## EXERCISE SET
1. In the Chandler Hutchison draft profile, condense the paragraph beginning "Hutchison projects to be selected" into a short bulleted list that keeps its main facts.
2. Resume the Chandler Hutchison draft profile after its last sentence.

[START OF SOURCE EXCERPT]

Height – 6’7″
Weight – 197 lbs
Age – 22
School – Boise State
Wingspan – 7’1″
DraftExpress Rank – 28
Season Stats – 31 minutes per game, 20.0 points, 7.7 rebounds, 3.5 assists, 1.5 steals, 47.5% FG, 35.9% 3PT, 72.8% FT
If a team wants to add an athletic wing with an outstanding offensive skill set in the 2018 NBA Draft, Boise State senior Chandler Hutchison is their guy. Being from Boise, I have had the privilege of watching Hutchison grow and develop pretty closely over these last four years.
Everyone around the Boise State men’s basketball program will tell you about Hutchison’s character and work ethic. He is a team-first player that improved every year as a Bronco, and he appears to be ready for the next level.
Hutchison projects to be selected somewhere in the mid-to-late first round range. After pulling out of the NBA Draft Combine, there has been plenty of speculation that a first-round guarantee from an NBA team led to this decision. Could he be in play for the Los Angeles Lakers at No. 25 overall?
Hutchison’s offensive skill set is the primary reason why he has a good chance to be a first-round pick in the 2018 NBA Draft. His ability to score inside and out, combined with his speed, quickness and overall athletic ability made for a tough cover for opposing defenses in his junior and senior seasons.
There are only a few glaring weaknesses in his offensive game and I think both are things that can be ironed out. Hutchison could move better without the basketball a little more consistently. There were a few too many times he would have very limited movement without the basketball, but definitely showed more than enough flashes in this area to think it’s a correctable issue. Hutchison has shown plenty of potential as a slasher on dribble drives and cutting without the ball. Once he learns to really limit offensive possessions where he fails to move without the ball, his offensive skill set will take a leap to the next level.

[END OF SOURCE EXCERPT]
[START OF RECORDS SUPPLIED]

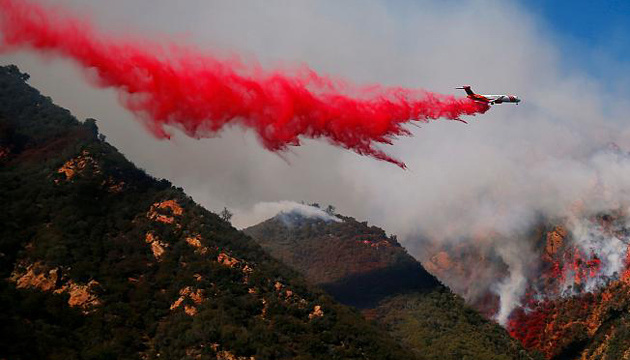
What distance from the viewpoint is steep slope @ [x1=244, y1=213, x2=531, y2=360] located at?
10056 cm

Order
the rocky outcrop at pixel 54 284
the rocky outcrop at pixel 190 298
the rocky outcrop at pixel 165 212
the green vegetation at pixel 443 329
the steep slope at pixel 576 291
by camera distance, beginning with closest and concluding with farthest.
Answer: the rocky outcrop at pixel 54 284 → the rocky outcrop at pixel 190 298 → the rocky outcrop at pixel 165 212 → the green vegetation at pixel 443 329 → the steep slope at pixel 576 291

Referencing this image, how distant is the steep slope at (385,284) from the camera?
330ft

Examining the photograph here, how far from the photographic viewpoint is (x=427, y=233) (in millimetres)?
199125

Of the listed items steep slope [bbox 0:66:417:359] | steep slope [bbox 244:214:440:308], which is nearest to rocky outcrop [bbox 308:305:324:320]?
steep slope [bbox 0:66:417:359]

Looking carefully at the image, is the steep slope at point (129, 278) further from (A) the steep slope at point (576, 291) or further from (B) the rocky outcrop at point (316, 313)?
(A) the steep slope at point (576, 291)

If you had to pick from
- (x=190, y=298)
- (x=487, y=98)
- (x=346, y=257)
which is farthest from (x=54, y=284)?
(x=346, y=257)

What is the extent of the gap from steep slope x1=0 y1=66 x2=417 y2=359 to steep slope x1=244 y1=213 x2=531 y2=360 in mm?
31533

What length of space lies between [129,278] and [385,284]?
64324 mm

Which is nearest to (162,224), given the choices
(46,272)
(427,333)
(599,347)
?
(46,272)

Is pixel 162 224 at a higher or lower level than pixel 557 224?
lower

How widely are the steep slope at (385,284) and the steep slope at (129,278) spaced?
31533mm

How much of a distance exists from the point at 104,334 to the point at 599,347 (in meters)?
100

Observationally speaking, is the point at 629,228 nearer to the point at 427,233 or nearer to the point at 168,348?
the point at 427,233

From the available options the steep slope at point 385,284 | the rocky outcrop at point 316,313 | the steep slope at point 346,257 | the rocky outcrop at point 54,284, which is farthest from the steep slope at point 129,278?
the steep slope at point 346,257
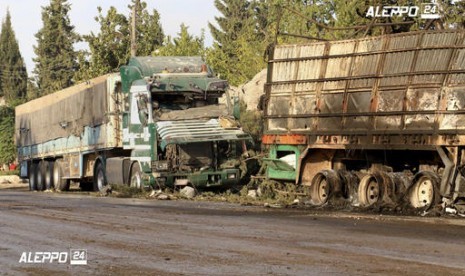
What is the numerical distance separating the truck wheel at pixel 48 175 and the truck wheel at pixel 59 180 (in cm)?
70

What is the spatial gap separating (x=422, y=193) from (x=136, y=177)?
1072 cm

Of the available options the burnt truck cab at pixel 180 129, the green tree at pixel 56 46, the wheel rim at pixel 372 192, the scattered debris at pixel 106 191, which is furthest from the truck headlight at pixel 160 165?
the green tree at pixel 56 46

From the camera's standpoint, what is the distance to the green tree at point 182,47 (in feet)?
184

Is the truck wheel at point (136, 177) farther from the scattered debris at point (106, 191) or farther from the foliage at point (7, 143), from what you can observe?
the foliage at point (7, 143)

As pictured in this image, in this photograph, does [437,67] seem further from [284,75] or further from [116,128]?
[116,128]

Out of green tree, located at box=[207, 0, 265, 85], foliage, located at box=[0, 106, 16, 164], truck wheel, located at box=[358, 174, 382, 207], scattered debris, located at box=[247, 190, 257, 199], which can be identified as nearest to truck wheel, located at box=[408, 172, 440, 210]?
truck wheel, located at box=[358, 174, 382, 207]

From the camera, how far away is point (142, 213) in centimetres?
1778

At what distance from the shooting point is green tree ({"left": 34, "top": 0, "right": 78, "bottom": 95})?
9112cm

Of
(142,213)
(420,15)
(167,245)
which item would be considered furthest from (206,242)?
(420,15)

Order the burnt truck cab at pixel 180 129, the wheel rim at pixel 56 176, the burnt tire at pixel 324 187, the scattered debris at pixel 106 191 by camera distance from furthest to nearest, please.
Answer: the wheel rim at pixel 56 176, the scattered debris at pixel 106 191, the burnt truck cab at pixel 180 129, the burnt tire at pixel 324 187

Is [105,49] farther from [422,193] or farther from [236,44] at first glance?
[422,193]

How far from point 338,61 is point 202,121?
6231 millimetres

[END OF RECORDS SUPPLIED]

## EXPECTED OUTPUTS
1.
- Expected draft range: mid-to-late first round.
- He pulled out of the NBA Draft Combine, which fueled speculation that an NBA team had guaranteed him a first-round selection.
- Possible fit: the Los Angeles Lakers at No. 25 overall.

2.
The only other noticeable issue in Hutchison’s offensive skill set is the in-between scoring. The bulk of Hutchison’s offensive production came from the three-point line and around the basket. Of course, plenty of NBA teams may not see that as an issue, seeing as more and more teams want to get those shots specifically since that is the more efficient offensive approach. But sometimes players will be forced off the three-point line and defenders might be waiting at the rim, making an effective midrange game a valuable asset.
I would like to see Hutchison develop his shooting a little more off the dribble, especially from that 12-to-15 foot area or with his floaters. He flashed the ability to knock down floaters this past season as a Bronco but just needs it to be more consistent.
Outside of those flaws, Hutchison can do at least a little bit of everything else offensively, especially when it comes to scoring, as evidenced by his 44-point outburst against San Diego State and a 39-point showing against Washington. With his shooting, passing, ability to finish and so on, Hutchison has a foundational offensive skill set that coaches can really build upon at the next level.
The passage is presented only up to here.